For a few seconds no one spoke. The magistrate's tongue clave to the roof of his mouth, as the scholar advanced, cap in hand, and bowed to one and the other. The florid politeness of his bearing thinly veiling the sarcasm of his address when he spoke.
"O mire conjunctio!" he said. "Happy is Geneva where age thinks no shame of consorting with youth! And youth, thrice happy, imbibes wisdom at the feet of age! Messer Blondel," he continued, looking to him, and dropping in a degree the irony of his tone, "I have not seen you for so long, I feared that something was amiss, and I come to inquire. It is not so, I hope?"

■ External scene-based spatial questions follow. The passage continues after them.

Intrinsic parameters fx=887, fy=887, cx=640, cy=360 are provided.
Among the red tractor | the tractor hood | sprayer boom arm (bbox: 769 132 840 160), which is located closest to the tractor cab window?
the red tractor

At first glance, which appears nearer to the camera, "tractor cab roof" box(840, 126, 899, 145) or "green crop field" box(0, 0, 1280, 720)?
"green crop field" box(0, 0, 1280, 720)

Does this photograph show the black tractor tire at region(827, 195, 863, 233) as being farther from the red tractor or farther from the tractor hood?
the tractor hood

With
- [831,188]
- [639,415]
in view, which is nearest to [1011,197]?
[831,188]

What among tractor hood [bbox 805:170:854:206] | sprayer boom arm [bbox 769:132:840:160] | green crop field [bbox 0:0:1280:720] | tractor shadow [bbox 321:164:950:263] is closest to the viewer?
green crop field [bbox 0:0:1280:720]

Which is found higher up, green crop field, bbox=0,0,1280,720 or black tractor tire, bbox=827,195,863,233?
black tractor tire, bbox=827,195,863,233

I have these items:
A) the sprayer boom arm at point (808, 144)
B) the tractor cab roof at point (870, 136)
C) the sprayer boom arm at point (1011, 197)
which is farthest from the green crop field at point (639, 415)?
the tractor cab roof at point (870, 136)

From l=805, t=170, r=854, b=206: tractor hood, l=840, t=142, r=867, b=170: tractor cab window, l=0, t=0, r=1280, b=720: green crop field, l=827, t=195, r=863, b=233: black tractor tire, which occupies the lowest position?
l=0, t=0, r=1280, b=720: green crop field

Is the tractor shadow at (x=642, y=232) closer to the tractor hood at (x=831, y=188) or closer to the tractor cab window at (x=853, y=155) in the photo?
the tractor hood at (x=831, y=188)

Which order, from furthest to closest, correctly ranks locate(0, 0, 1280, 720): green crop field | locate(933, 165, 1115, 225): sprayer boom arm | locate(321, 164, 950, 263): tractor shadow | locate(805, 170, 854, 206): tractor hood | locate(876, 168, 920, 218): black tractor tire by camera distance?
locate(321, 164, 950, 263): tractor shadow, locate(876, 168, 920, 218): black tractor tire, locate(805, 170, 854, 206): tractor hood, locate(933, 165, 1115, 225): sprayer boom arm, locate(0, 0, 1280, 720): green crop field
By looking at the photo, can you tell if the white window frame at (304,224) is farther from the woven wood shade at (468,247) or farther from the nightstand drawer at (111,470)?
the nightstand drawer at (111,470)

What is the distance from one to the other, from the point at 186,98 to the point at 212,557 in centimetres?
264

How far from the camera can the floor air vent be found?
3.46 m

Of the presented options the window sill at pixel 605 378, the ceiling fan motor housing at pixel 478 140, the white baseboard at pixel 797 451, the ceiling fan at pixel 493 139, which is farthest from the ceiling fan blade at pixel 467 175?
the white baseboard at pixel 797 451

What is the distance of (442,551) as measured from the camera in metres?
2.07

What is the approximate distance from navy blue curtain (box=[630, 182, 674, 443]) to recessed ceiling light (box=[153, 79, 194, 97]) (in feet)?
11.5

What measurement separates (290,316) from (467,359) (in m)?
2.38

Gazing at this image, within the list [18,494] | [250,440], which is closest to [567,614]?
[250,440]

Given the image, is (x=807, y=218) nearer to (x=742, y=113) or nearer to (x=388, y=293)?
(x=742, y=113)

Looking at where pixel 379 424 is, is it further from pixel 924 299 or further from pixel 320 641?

The Syndic, unable to mask his confusion, forced a sickly phrase of denial. He had dreaded nothing so much as to be surprised by Basterga in the young man's company: for his conscience warned him that to find him with Mercier and to read his plan, would be one and the same thing to the scholar's astuteness. And here was the discovery made, and made so abruptly and at so unfortunate a moment that to carry it off was out of his power, though he knew that every halting word and guilty look bore witness against him.
"No? that is well," Basterga answered, smiling broadly as he glanced from one face to the other. "That is well!" He had the air of a good-natured pedagogue who espies his boys in a venial offence, and will not notice it save by a sly word. "Very well! And you, my friend," he continued, addressing Claude, "is it not true what I said,
Terque Quaterque redit!
You fled in haste last night, but we meet again! Your method in affairs is the reverse, I fear, of that which your friend here would advise: namely, that to carry out a plan one should begin slowly, and end quickly; thereby putting on the true helmet of Plato, as it has been called by a learned Englishman of our time."
Claude glowered at him, almost as much at a loss as the Syndic, but for another reason. To exchange commonplaces with the man who held the woman he loved by an evil hold, who owned a power so baneful, so foul—to bandy words with such an one was beyond him. He could only glare at him in speechless indignation.
"You bear malice, I fear," the big man said. There was no doubt that he was master of the situation. "Do you know that in the words of the same learned person whom I have cited—a marvellous exemplar amid that fog-headed people—vindictive persons live the life of witches, who as they are mischievous, so end they unfortunate."